И пишет: «Я думал, что мама все узнала или что-нибудь в этом роде». И у нас снова ворох вопросов: ну что же, наконец, такое ВСЁ могла узнать «мама», и чем это так уж опасно? Четыре года он бывал у Менделеевых «запросто», что изменилось?
В снятой Блоком меблированной комнате по адресу ул. Серпуховская, 10, они с Любой будут встречаться с 8 декабря уходящего года по 31 января нового. Но чаще они будут там НЕ встречаться. Люба будет часами просиживать в этой халупе в гордом и обидном одиночестве. Он будет умолять ее не приходить без него на Серпуховскую, ссылаясь на подозрительность и грубость дворника со швейцаром («Кроме того - это меблированные комнаты, какое-то подозрительное и подмигивающее слово» - так на черта ж снимал?) Люба будет обещать не ходить туда, загадочно (для нас) успокаивая любимого («. уж я сумею разубедить и успокоить маму, я поняла, что нужно для этого»). И все равно будет приходить и ждать, ждать, и увещевать его в письмах: «. мы можем совершенно успокоиться насчет мамы, в этом я убедилась вчера, хоть и немного неприятным образом, но зато уж наверно: мы с мамой сильно поссорились. Началось с пустяков и общих вопросов... вспомнился «тот» разговор, и тут-то я и убедилась, что мама ничего не подозревает; она сама говорила, что просто хотела меня предупредить на всякий случай. Мы были настолько возбуждены, что мама не могла бы не высказать, если бы она знала или подозревала что-нибудь. Так что мы с мамой поссорились окончательно».
Все это по-прежнему не порождает в вас никаких подозрений?
В свою очередь Блок сообщает Любе, что какие-то навязчивые Лучинские письмами вызывают его читать у них стихи. При этом Блок сетует на письма не дочери, а МАТЕРИ-Лучинской. А в его дневнике 1918-го мы найдем и такую строку, относящуюся к поре тайных свиданий с без пяти минут невестой: «легкая влюбленность в m-me Левицкую - и болезнь».
Мадамы - и делайте с нами, что хотите - определенно интересны ему больше мадемуазелей! И нам очень хочется верить, что к новому 1903 году эта тенденция в отношении Блока к женщинам сломалась. Что, полюбив Любу, в ходе двухмесячного тайм-аута он действительно решил порвать со всем прошлым сразу, набрался, в конце концов, храбрости, и пришел в дом Анны Ивановны просить руки ее дочери.

+-------+

### Цель задания
Напишите продолжение отрывка о Блоке и Любе Менделеевой, начиная сразу после его последнего предложения. Приведенный далее перечень никак не связан с отрывком о Блоке и Любе Менделеевой.

### Перечень
+-------+

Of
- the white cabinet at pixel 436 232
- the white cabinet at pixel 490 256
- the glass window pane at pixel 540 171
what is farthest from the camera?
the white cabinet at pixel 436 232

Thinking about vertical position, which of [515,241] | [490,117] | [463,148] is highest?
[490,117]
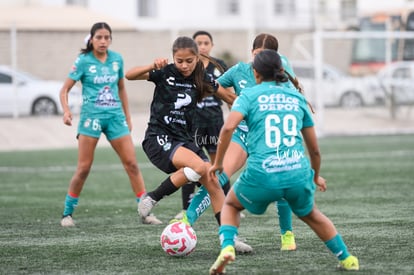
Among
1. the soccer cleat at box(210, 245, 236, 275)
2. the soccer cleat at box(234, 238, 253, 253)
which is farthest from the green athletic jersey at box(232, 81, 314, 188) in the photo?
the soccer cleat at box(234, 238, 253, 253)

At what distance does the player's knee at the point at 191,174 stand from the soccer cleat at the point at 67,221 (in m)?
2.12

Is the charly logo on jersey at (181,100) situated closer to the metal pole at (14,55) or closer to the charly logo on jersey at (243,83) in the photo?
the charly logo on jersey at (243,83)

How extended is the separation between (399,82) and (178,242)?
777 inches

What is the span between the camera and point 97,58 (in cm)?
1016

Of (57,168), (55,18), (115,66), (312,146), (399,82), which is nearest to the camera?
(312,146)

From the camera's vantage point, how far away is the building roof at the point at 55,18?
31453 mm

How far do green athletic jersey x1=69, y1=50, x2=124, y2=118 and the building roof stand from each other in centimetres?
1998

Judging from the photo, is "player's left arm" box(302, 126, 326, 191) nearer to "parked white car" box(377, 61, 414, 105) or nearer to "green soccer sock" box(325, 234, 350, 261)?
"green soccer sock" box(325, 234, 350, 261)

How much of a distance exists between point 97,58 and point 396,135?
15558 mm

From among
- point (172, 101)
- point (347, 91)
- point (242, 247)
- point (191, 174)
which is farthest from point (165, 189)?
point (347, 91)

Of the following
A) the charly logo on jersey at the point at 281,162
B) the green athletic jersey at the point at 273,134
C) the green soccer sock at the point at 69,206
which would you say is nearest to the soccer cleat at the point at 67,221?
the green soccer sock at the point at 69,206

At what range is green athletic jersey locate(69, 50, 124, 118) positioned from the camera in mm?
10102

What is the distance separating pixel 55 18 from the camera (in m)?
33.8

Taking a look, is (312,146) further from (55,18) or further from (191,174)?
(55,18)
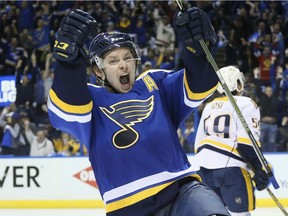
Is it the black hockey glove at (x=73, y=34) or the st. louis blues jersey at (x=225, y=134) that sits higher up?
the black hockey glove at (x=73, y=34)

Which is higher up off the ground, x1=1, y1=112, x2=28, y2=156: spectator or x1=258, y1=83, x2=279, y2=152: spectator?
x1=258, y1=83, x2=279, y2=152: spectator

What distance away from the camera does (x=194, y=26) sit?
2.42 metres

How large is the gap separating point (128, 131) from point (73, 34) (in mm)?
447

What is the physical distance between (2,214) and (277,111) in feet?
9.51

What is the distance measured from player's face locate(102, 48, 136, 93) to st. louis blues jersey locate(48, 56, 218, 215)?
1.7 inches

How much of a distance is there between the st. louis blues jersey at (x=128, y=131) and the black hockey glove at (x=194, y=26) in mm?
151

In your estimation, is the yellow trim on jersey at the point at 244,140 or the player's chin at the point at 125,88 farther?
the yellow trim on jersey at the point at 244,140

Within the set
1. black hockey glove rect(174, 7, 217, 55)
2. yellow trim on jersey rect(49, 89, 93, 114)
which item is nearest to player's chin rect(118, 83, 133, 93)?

+-------+

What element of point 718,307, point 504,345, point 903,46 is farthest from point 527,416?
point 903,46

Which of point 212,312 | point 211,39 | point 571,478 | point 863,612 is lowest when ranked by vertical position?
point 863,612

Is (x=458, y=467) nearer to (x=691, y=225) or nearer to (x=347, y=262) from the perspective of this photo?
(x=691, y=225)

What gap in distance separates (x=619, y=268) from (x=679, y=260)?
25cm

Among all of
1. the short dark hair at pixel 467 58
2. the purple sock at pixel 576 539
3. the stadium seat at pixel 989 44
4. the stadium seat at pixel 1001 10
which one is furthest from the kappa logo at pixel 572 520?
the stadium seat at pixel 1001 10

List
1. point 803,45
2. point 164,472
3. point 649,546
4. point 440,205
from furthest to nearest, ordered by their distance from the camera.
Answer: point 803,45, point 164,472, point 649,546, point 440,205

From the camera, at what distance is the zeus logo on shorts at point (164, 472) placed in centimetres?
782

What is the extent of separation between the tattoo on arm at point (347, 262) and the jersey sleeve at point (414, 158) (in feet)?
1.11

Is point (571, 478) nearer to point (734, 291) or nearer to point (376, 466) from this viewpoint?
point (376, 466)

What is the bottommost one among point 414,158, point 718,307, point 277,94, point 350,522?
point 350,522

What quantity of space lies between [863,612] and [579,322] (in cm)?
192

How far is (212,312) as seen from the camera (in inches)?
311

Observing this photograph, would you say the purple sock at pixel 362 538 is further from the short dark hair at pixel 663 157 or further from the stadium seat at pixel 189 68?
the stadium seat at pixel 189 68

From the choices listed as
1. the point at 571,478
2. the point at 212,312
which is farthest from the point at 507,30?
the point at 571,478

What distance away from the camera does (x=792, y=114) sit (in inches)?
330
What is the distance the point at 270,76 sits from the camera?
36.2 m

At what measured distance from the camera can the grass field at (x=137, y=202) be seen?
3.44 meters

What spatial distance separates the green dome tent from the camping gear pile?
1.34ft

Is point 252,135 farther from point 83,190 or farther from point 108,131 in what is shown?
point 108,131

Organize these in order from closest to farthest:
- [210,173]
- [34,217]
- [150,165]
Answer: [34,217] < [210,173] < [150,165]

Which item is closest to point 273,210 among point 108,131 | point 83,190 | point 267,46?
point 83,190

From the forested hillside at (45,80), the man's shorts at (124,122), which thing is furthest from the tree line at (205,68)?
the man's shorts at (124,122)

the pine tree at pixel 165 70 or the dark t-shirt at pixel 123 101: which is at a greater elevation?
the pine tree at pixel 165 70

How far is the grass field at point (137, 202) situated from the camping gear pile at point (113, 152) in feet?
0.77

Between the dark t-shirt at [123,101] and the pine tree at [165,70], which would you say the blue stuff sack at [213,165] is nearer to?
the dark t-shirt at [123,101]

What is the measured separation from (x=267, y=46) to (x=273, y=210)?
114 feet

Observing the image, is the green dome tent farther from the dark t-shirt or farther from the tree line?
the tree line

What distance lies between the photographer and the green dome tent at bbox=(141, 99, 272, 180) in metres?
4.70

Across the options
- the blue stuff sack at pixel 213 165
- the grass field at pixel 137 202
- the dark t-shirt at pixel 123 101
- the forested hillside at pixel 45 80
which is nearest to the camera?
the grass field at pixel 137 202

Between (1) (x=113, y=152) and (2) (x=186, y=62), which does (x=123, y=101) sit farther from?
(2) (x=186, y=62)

+-------+

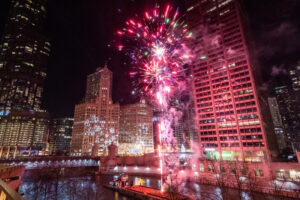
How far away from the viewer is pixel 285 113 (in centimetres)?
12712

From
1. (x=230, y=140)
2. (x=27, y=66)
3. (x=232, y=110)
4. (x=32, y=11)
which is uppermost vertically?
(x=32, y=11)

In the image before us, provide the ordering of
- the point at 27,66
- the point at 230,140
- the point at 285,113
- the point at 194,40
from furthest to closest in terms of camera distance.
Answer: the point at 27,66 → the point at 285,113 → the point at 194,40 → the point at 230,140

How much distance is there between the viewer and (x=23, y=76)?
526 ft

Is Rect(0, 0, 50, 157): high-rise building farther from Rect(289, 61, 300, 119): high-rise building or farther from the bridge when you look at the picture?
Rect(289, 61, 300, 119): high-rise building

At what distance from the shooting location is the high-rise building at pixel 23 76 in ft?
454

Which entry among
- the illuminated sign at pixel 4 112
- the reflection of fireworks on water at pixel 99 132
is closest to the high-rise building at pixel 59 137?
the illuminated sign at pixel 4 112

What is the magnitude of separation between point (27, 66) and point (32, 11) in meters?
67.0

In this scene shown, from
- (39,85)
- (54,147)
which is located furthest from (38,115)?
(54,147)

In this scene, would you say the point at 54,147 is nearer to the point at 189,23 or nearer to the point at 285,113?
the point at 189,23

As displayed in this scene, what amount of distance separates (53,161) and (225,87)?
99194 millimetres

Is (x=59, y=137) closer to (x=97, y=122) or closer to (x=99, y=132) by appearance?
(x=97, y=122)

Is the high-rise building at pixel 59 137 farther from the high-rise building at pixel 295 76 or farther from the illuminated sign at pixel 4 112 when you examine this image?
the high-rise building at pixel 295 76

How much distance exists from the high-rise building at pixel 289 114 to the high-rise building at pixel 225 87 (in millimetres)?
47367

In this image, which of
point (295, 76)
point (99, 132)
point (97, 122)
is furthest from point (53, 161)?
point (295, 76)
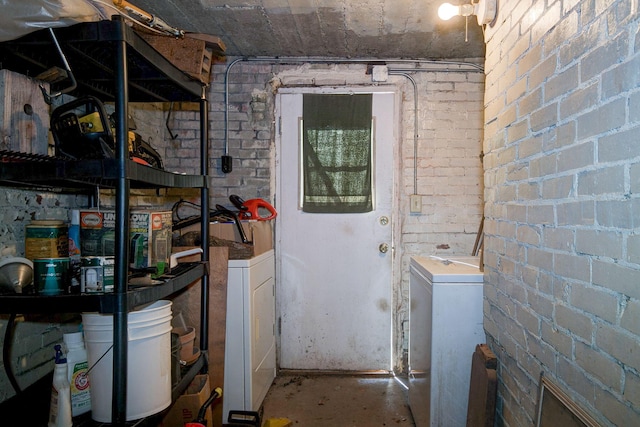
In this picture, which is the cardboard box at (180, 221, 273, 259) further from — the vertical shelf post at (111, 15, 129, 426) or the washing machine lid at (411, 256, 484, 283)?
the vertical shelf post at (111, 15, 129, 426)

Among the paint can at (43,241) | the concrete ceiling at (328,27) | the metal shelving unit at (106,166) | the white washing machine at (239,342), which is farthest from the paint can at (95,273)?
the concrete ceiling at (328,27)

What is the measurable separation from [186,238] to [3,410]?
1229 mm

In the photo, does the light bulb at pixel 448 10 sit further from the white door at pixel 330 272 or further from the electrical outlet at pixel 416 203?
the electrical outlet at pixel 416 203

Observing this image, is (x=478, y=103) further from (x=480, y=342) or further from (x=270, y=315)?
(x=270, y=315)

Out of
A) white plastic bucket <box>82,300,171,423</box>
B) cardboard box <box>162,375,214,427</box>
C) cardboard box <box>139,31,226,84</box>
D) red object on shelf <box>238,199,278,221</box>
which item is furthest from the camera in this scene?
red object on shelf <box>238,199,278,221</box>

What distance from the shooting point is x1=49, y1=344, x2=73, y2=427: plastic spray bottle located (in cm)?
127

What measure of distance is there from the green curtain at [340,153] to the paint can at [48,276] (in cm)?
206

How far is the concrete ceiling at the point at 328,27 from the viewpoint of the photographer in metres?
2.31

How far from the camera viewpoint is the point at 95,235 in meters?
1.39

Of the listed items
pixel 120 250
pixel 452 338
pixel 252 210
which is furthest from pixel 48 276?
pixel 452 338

+-------+

### Результат выполнения
И еще раз предлагаем вам вспомнить поведение гоголевской Анны Андреевны в момент спонтанного сватовства Хлестакова к Марье Антоновне:
«Анна Андреевна: Ну, благословляй!
Городничий: Да благословит вас Бог, а я не виноват!»
И если мы в чем-то не правы, то с нас и спросится.
Маменькин сынок - 2
«Думаете, началось счастье?
– писала в своих «Былях» Любовь Дмитриевна, - Началась сумбурная путаница. Слои подлинных чувств, подлинного упоения младостью - для меня, и слои недоговоренностей - и его, и моих, чужие вмешательства, - словом, плацдарм, насквозь минированный подземными ходами, таящими в себе грядущие катастрофы». Вон какая фронтовая лексика. Не сомневаемся, что у Л.Д. были основания для таких оценок.
Чуть успев вернуться со сватовства, Блок пишет уже невесте: «Маме известна «внешняя» сторона дела. Во внутреннюю я не посвящаю никого, потому что она священна. Адрес на конверте напишет мама - это ведь совсем «внешнее», - так же как она знает в общих чертах о наших прошлогодних встречах, о переписке, о курсовом вечере и о комнате.». Диву даемся с зигзагов этого жениха.
Ему срочно понадобилось «расколоться» перед маменькой. Все это изрядно напоминает сцену в Бад-Наугейме, когда он свалив вину на К.М.С. Но в чем он каялся матери на сей раз? В том, что любит невесту? Но это вряд ли было секретом, да и каются ли в таком вообще? Пороемся-ка в переписке еще.
31 января Блок пишет Любе о полицейском обыске на Серпуховской. При этом уточняет: «. управляющий сам предлагает остаться до 8 февраля, но предупреждает, что есть всегда риск (даже и днем).».
Стоп-стоп-стоп! Выходит, они бывали там и ночью? Это и есть то «всё», о чем так некстати узнала Анна Ивановна, и о чем Блок поспешил поставить в известность и свою родительницу? А ну-ка читаем дальше. Блок пишет любимой, что оставаться там нельзя, потому что если они будут рисковать «все время будет беспокойно». «Завтра я пойду на Серпуховскую, - успокаивает он Любу, -И возьму оттуда ВСЁ (даже Твои булавки и мои письма) к себе.».